Penjaga Sekolah Aneh Kami, Sosok yang Seharusnya Tak Pernah Ada
VOXBLICK.COM - Aku bersumpah melihatnya. Setiap malam, tanpa kecuali, sosok tua itu akan muncul dari bayang-bayang di ujung lorong utama sekolah kami yang sepi, sapu ijuk di tangannya, dan mulai pekerjaannya. Gerakannya lambat, metodis, nyaris seperti tarian yang dipelajari bertahun-tahun lamanya. Kami para murid yang sering tinggal larut untuk kegiatan ekstrakurikuler atau sekadar mengerjakan tugas, sudah hapal betul ritmenya. Suara sapunya yang berdesir pelan di lantai keramik adalah penanda bahwa malam semakin larut, dan saatnya bagi kami untuk pulang. Tapi ada sesuatu tentangnya, tentang tatapan kosong itu yang tidak pernah benar-benar memandang kami, yang selalu membuat bulu kuduk merinding. Seolah-olah, ia melihat sesuatu yang tak kasat mata, atau justru, ia sendiri yang tak kasat mata bagi dunia nyata.
Namanya, setidaknya yang kami tahu, adalah Pak Harjo.
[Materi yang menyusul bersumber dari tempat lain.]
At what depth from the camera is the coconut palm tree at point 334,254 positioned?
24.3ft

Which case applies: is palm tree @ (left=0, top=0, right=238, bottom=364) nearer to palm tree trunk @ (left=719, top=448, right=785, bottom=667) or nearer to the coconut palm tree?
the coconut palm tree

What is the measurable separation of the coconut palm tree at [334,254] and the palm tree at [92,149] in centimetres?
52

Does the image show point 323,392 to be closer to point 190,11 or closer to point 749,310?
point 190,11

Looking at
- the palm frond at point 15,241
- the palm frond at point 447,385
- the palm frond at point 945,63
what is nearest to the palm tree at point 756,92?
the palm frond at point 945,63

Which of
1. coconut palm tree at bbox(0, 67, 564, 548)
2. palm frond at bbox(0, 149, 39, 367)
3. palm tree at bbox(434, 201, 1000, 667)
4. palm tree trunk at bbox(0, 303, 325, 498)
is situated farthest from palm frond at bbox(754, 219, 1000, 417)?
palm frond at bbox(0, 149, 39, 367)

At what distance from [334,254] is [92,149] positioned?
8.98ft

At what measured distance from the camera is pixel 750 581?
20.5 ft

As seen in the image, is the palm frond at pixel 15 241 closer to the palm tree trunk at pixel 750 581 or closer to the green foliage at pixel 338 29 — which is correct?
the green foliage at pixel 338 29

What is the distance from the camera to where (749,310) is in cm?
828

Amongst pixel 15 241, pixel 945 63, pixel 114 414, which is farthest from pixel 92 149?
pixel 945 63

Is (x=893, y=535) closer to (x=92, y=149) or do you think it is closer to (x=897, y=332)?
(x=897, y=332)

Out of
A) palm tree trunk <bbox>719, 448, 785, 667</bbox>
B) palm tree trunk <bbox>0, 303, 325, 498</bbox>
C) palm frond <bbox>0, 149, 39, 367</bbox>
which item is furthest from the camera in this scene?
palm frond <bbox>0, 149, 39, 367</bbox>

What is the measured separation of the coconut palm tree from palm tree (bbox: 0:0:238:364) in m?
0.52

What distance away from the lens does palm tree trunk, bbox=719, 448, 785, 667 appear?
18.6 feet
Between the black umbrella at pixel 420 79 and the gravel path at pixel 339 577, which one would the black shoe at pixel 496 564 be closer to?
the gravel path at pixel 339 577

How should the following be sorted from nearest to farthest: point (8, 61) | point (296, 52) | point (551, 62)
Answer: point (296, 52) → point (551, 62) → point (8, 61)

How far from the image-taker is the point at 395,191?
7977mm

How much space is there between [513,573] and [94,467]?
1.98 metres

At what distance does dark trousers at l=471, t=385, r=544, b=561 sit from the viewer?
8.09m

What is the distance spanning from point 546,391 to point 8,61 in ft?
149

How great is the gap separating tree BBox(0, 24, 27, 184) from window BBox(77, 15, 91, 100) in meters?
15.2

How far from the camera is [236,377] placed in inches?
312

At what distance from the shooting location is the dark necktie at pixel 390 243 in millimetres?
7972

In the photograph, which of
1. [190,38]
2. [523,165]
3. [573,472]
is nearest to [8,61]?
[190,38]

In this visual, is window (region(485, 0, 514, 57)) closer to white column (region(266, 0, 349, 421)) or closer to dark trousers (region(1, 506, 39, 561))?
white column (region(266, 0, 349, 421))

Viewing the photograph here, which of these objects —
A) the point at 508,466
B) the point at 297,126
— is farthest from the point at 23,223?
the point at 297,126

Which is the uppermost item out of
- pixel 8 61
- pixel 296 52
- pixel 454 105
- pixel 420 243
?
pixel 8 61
Seorang pria paruh baya yang selalu mengenakan seragam penjaga sekolah yang lusuh, dengan topi pet yang sedikit miring.
Tidak ada yang pernah benar-benar berbicara dengannya lebih dari sekadar sapaan singkat yang jarang dibalas. Ia hanyalah bagian dari lanskap sekolah, seperti meja dan kursi, hanya saja ia bergerak. Sebuah anomali yang kami terima begitu saja. Aku ingat suatu malam, aku dan Rina, teman sebangkuku, sedang menyelesaikan proyek sains di laboratorium fisika, dan kami melihatnya berjalan melewati jendela, siluetnya yang kurus panjang tertarik oleh cahaya bulan. Rina berbisik, "Dia seperti hantu, ya?" Aku hanya mengangguk, tanpa tahu seberapa dekat kami dengan kebenaran ucapan Rina.
Bayangan di Lorong Sepi
Beberapa bulan berlalu, dan keanehan kecil mulai menumpuk. Kadang, kami mendengar suara sapunya di lorong yang seharusnya sudah bersih, atau melihat bayangan melintas di sudut mata, padahal kami yakin hanya ada kami berdua di sana.
Pernah suatu ketika, buku-buku di perpustakaan jatuh dari rak tanpa sebab, tepat setelah suara gesekan sapu terdengar dari luar pintu yang tertutup rapat. Pak Budi, kepala perpustakaan, hanya menggeleng-gelengkan kepala dan menyalahkan angin, padahal semua jendela tertutup. Tapi kami tahu. Kami tahu itu bukan angin. Itu adalah "Penjaga Sekolah Aneh Kami," yang sepertinya punya cara sendiri untuk mengingatkan keberadaannya.
Hilangnya Jejak di Arsip
Titik baliknya datang saat liburan semester. Sekolah kosong, dan aku kebetulan datang untuk mengambil buku yang tertinggal. Aku bertemu Bu Fatma, bendahara sekolah, yang sedang membereskan berkas-berkas.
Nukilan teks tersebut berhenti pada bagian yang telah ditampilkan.